PROVIDED TEXT:
------------------------------------------------------------------------
Fess up, now. Where do you keep all your important family photos and letters?

In neatly designed scrapbooks and photo albums? Or are they in more modest trappings... say, maybe like shoe boxes? Don’t worry, I won’t wag my finger. Most of my memorabilia sits in plastic bins awaiting the day I’m inspired and energetic enough to sort and arrange it all in a manner befitting its importance. I know. Professional organizer that’s not so organized. Ironic? Yes. But shameful? Well, kinda... we work one day a week with a charming elderly gentleman, helping him organize his extensive memorabilia, so he can enjoy it in albums, scrapbooks, and on DVDs, and ultimately, so his children and grandchildren will one day have meaningful keepsakes of their family history.
------------------------------------------------------------------------
Items listed in a dataset
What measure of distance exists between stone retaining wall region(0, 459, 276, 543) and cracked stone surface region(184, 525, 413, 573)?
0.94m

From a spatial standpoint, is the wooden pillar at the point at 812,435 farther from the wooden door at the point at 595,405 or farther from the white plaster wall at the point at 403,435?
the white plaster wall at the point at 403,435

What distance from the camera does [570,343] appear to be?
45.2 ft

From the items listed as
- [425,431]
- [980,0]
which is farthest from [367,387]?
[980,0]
------------------------------------------------------------------------
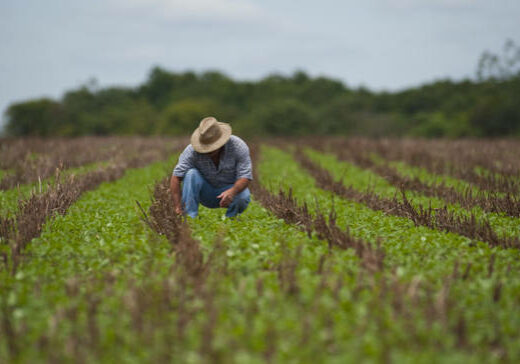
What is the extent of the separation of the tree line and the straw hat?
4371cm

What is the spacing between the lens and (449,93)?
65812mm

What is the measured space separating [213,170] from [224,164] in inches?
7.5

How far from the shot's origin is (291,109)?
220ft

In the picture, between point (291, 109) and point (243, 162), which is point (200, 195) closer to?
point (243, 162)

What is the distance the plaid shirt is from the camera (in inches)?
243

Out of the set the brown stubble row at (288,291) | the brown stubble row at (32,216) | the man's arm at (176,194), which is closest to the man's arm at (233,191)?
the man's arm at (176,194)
------------------------------------------------------------------------
ACTIVITY LIST:
1. From the passage on family memorabilia, reproduce the text starting with "In neatly designed" and going on through "their family history.".
2. Answer these questions using the passage on family memorabilia:
(a) Where does most of the writer's memorabilia sit?
(b) How often does the writer work with the elderly gentleman?
(c) In what three forms is the gentleman being helped to enjoy his memorabilia?
3. Summarize the passage on family memorabilia in two sentences.

RESPONSES TO THE TASKS:
1.
In neatly designed scrapbooks and photo albums? Or are they in more modest trappings... say, maybe like shoe boxes? Don’t worry, I won’t wag my finger. Most of my memorabilia sits in plastic bins awaiting the day I’m inspired and energetic enough to sort and arrange it all in a manner befitting its importance. I know. Professional organizer that’s not so organized. Ironic? Yes. But shameful? Well, kinda... we work one day a week with a charming elderly gentleman, helping him organize his extensive memorabilia, so he can enjoy it in albums, scrapbooks, and on DVDs, and ultimately, so his children and grandchildren will one day have meaningful keepsakes of their family history.

2.
(a) In plastic bins.
(b) One day a week.
(c) In albums, scrapbooks, and on DVDs.

3. The writer asks where readers keep their important family photos and letters and admits that, despite being a professional organizer, most of their own memorabilia sits unsorted in plastic bins. One day a week, the writer works with an elderly gentleman to organize his extensive memorabilia into albums, scrapbooks, and DVDs so he can enjoy it and his children and grandchildren will have keepsakes of their family history.